Revolut is the fastest-growing neobank in Spain and Europe. With over 45 million customers worldwide and a valuation of $45 billion, it has evolved from a travel card into a full-fledged financial ecosystem. This review examines whether it’s worth it in 2026.
Revolut by the Numbers: 2026
| Plan | Price | Balance Interest | Currency exchange | Free ATMs |
|---|---|---|---|---|
| Standard | €0/month | 2.27% APR | Up to €1,000/month at interbank rate | 5 per month |
| Plus | €3.99/month | 2.27% APR | Unlimited | 5 per month |
| Premium | €7.99/month | 2.27% APR | Unlimited | 5 per month |
| Metal | €13.99/month | 2.27% APR | Unlimited | 10 per month |
| Ultra | €45/month | 2.27% APR | Unlimited | Unlimited |
Interest-bearing account: 2.27% APR with no conditions
The Revolut Interest-Bearing Account offers 2.27% APR on all plans—including the free one. Interest accrues daily and is paid monthly. It is the highest-yielding interest-bearing account available with no conditions in Spain in 2026.
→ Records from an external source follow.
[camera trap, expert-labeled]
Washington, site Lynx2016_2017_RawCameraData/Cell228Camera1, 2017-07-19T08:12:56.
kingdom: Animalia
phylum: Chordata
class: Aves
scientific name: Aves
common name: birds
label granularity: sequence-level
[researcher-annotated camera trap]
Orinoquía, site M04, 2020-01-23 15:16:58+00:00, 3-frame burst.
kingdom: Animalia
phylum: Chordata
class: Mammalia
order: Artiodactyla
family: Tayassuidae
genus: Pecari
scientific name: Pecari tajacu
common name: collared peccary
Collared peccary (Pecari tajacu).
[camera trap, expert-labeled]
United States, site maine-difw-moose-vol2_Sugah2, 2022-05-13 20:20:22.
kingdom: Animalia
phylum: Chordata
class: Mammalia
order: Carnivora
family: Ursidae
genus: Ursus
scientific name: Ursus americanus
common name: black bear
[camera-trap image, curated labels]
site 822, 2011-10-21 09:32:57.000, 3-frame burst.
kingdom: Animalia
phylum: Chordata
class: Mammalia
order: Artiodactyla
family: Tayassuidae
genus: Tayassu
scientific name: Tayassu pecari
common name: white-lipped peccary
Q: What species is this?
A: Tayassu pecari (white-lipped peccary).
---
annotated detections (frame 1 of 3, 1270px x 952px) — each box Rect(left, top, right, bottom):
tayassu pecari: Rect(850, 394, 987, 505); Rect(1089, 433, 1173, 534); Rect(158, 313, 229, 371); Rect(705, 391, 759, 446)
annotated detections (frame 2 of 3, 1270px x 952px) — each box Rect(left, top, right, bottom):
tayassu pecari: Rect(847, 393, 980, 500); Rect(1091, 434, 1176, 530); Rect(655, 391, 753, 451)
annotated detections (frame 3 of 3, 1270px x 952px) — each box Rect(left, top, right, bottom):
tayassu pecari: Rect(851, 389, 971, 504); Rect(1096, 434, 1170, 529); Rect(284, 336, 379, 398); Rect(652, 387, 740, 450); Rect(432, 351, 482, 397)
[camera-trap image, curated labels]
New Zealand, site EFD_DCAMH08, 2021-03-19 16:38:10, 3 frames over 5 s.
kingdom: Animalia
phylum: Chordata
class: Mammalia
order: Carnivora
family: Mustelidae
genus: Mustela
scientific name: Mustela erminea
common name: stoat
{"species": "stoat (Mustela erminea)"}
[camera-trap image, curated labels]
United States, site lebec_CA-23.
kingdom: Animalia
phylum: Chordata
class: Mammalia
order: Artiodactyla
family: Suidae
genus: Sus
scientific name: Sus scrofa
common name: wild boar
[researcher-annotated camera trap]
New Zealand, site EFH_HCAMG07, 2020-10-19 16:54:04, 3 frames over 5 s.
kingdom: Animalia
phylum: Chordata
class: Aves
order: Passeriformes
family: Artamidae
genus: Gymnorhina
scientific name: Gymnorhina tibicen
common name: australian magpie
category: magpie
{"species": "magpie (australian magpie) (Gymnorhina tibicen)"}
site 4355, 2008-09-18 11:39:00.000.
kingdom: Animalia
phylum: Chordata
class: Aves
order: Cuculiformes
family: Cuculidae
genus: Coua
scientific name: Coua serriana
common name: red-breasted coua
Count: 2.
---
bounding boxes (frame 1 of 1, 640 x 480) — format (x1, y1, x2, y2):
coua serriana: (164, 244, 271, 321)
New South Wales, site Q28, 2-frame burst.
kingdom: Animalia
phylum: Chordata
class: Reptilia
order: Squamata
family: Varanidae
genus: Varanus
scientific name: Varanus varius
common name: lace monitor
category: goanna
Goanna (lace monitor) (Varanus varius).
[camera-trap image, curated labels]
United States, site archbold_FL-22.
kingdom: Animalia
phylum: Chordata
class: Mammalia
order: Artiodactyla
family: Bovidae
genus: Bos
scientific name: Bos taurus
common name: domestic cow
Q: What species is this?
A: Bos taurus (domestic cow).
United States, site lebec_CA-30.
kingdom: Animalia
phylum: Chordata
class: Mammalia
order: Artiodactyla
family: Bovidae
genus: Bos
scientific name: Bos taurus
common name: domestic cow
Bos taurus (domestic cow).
It’s important to understand how it works: Revolut holds a banking license (Bank of Lithuania, European passport), so your money is protected by the Lithuanian Deposit Guarantee Fund up to €100,000. However, it is not a Spanish bank, which raises questions for some customers.
The Standard Plan (free) is sufficient for most
With the free plan, you get:
- Checking account + Spanish IBAN (ES)
- Virtual debit card (physical: €5.99 one-time fee)
- Currency exchange at interbank rates up to €1,000/month (weekends: +1%)
- 5 free ATM withdrawals per month (after that: 2% or min. €1)
- Bizum
- Free SEPA transfers
- 2.27% APR on balance
- Basic access to stocks and crypto
For personal use in Spain, the free plan covers 90% of your needs.
When is it worth paying?
Plus (€3.99/month): Useful if you spend more than €1,000/month on purchases outside the eurozone. The savings on exchange fees can cover the cost.
Premium (€7.99/month): Adds premium travel insurance, access to airport VIP lounges (LoungeKey), and additional cashback. It’s worth it if you travel 3+ times a year.
Metal (€13.99/month): Physical metal card, cashback on purchases (0.1–1%). It’s only worth it if the cashback exceeds €13.99/month on your purchases.
Ultra (€45/month): For very active users with high currency volumes and frequent travel. The 2.27% interest rate remains the same—you’re paying for premium services, not for higher returns.
Revolut as an investment account
Revolut offers access to:
- Stocks: €0 commission on the first trades (Standard), then €1/trade. Limited to U.S. and major European markets
- Crypto: Buy/sell 200+ cryptocurrencies with a spread of ~1.5%
- Money market funds (Flexible Cash): Revolut Flexible Cash Funds EUR at ~2.03% via regulated money market funds
Revolut limitations
- Customer service: chatbot first, human agent hard to reach on the free plan
- Not a Spanish bank: regulated in Lithuania (BdL), not supervised by the Bank of Spain
- Freezes: Revolut has frozen accounts for "unusual" activity — not ideal as a primary bank
- Variable interest rate: 2.27% will drop if the ECB continues to cut rates
Revolut as a primary account?
Many Spanish users use Revolut as a secondary account: the bulk of their money in a traditional bank (or Openbank/MyInvestor), and Revolut for payments abroad and to earn interest on excess cash. This combination makes sense.
If you want a single bank: consider Openbank (Spanish bank, 2.02% APR) or MyInvestor (with direct deposit, 2.10%).
Conclusion
Revolut is the best option for the 2.27% interest with no strings attached and for international payments. The free plan is genuinely useful, and the travel card remains unrivaled. The only caveat: don’t use it as your sole bank; keep a second account at a bank regulated by the Bank of Spain.